Forty-four long months.
That’s how long it’s been since Serena Williams won a Grand Slam tournament. Williams has been stalled at 23 major titles, one fewer than record-holder Margaret Court, since the second week of Donald Trump’s presidency. In what has been the longest drought of her remarkable career, Williams has not won a major since defeating her sister, Venus, in the 2017 Australian Open finals while pregnant.
On Tuesday, after some initial jitters, Williams launched yet another bid to rewrite history with a fairly convincing 7-5, 6-3 win over Kristie Ahn in the first round of the U.S. Open.
The victory was Williams’ 102nd at the U.S. Open, breaking Chris Evert’s record for the most wins at the tournament by either a man or a woman.
The win was also her first straight-sets victory since tennis restarted as she had come in playing five three-set matches. After falling behind, 0-2, in the second set, she won five straight games and then held serve at 5-3 to close it out.
Many thought it was important that she open up with a strong performance as she has not exactly been an overpowering opponent this year. Last week, in the Open tune up, the Western & Southern Open, she bowed out in the third round after blowing a big lead to Maria Sakkari of Greece.
“Yeah, it’s been years, since the '90s since I won a match in straight sets, she joked in her on-court interview. “It felt really. I was just like, ‘Serena, be Serena and close it out’ and I know I can do that so it felt really good.”
Williams turns 39 this month and this tournament may be her best chance of finally catching Court. Since giving birth to her daughter, who turned 2 on Tuesday, Williams has been to four Grand Slam finals in two years – two at Wimbledon and two in New York – and has finished as a runner-up in each.
This year’s draw, however, is quite inviting. Six of the top 10 players in the WTA rankings -- including defending champion Bianca Andreescu and the two top players in the world – Ashleigh Barty and Simona Halep – have opted to sit out rather than play in the COVID-19 bubble.
A title win for the third-seeded Williams would also see her become the most decorated women's player at the US Open in the modern era. She is currently tied with Evert for most titles with six.

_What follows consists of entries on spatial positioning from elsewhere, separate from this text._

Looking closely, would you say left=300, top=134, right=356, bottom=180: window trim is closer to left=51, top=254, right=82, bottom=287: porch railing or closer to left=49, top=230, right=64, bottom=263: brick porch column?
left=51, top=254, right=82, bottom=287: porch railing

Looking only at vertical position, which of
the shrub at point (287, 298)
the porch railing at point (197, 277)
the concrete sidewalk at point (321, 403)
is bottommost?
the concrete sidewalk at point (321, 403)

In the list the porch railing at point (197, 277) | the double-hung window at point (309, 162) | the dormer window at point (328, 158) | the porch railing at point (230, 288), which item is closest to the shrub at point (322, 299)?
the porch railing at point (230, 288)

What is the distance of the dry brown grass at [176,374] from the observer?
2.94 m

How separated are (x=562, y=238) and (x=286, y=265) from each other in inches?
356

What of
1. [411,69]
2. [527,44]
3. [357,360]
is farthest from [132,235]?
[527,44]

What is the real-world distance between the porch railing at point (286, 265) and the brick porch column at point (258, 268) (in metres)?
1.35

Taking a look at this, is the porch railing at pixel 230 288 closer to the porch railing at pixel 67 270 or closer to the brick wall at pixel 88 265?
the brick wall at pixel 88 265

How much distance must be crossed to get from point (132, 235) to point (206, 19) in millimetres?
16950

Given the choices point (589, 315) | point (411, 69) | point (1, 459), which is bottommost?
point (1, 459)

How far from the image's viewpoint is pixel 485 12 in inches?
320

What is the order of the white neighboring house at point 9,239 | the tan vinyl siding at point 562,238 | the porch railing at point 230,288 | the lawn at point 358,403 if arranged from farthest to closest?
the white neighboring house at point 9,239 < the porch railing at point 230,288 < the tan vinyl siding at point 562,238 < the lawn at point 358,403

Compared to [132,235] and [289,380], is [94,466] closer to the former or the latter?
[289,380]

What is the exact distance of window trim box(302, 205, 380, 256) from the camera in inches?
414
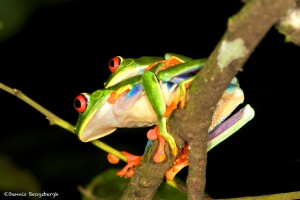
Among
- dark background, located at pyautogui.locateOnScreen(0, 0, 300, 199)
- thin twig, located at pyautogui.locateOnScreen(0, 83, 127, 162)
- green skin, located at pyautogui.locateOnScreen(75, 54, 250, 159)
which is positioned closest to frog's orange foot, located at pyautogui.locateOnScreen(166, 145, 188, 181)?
green skin, located at pyautogui.locateOnScreen(75, 54, 250, 159)

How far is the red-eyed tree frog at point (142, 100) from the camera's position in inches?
76.3

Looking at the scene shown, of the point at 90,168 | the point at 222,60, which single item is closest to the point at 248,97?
the point at 90,168

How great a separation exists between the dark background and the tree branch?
151 cm

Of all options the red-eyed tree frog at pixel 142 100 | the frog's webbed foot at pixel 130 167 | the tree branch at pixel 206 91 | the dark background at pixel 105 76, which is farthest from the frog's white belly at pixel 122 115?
the dark background at pixel 105 76

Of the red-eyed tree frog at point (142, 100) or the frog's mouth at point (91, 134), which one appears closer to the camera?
the red-eyed tree frog at point (142, 100)

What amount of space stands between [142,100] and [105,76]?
7.38 ft

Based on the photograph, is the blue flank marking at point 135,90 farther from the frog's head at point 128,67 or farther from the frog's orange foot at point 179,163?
the frog's orange foot at point 179,163

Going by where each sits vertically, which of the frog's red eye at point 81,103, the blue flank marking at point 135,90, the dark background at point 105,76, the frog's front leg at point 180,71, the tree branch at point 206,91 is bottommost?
the tree branch at point 206,91

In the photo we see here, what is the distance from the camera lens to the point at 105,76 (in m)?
4.36

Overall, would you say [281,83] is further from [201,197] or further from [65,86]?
[201,197]

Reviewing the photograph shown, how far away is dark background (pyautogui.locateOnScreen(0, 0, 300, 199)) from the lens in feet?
11.9

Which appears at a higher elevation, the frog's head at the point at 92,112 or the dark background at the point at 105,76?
the dark background at the point at 105,76

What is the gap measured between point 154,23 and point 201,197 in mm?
2579

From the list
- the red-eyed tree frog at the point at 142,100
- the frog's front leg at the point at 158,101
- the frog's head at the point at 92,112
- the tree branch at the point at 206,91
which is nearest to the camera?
the tree branch at the point at 206,91
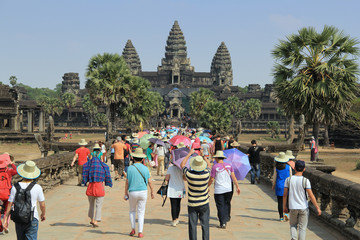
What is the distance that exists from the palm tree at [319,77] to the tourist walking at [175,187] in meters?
16.1

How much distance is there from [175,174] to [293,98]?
16.4 m

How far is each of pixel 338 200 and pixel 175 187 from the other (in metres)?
A: 3.31

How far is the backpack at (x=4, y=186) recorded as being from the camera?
8984mm

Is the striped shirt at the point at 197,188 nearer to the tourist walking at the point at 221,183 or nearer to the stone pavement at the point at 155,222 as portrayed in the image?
the stone pavement at the point at 155,222

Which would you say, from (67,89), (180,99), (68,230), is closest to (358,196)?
(68,230)

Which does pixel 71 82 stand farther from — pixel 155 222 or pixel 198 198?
pixel 198 198

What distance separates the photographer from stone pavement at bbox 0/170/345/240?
30.9 ft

Williams has bristled at suggestions that there would be an asterisk on a win this year, given that fear of the virus has thinned the field. She became the first major player to commit to the Open when the USTA announced it was going to hold the tournament amid the pandemic.
"It still has to be tennis that's played, asterisks or not,” Williams said before Tuesday’s match. “I think this whole year deserves an asterisk because it's such a special year — history we have never been through in this world, to be honest, not this generation, not this lifetime. It's just in history, period.”
History that clearly means a lot to her at this point in her life.
“Yeah, in a weird way I feel like every time I come here I'm being told I broke another record,” Williamssaid after her win. “….But it's cool. I don't think I appreciate it enough, which is unfortunate. But I'm in the middle of a Grand Slam, so it's not the time to be focused for me on records when I'm thinking about winning a tournament.”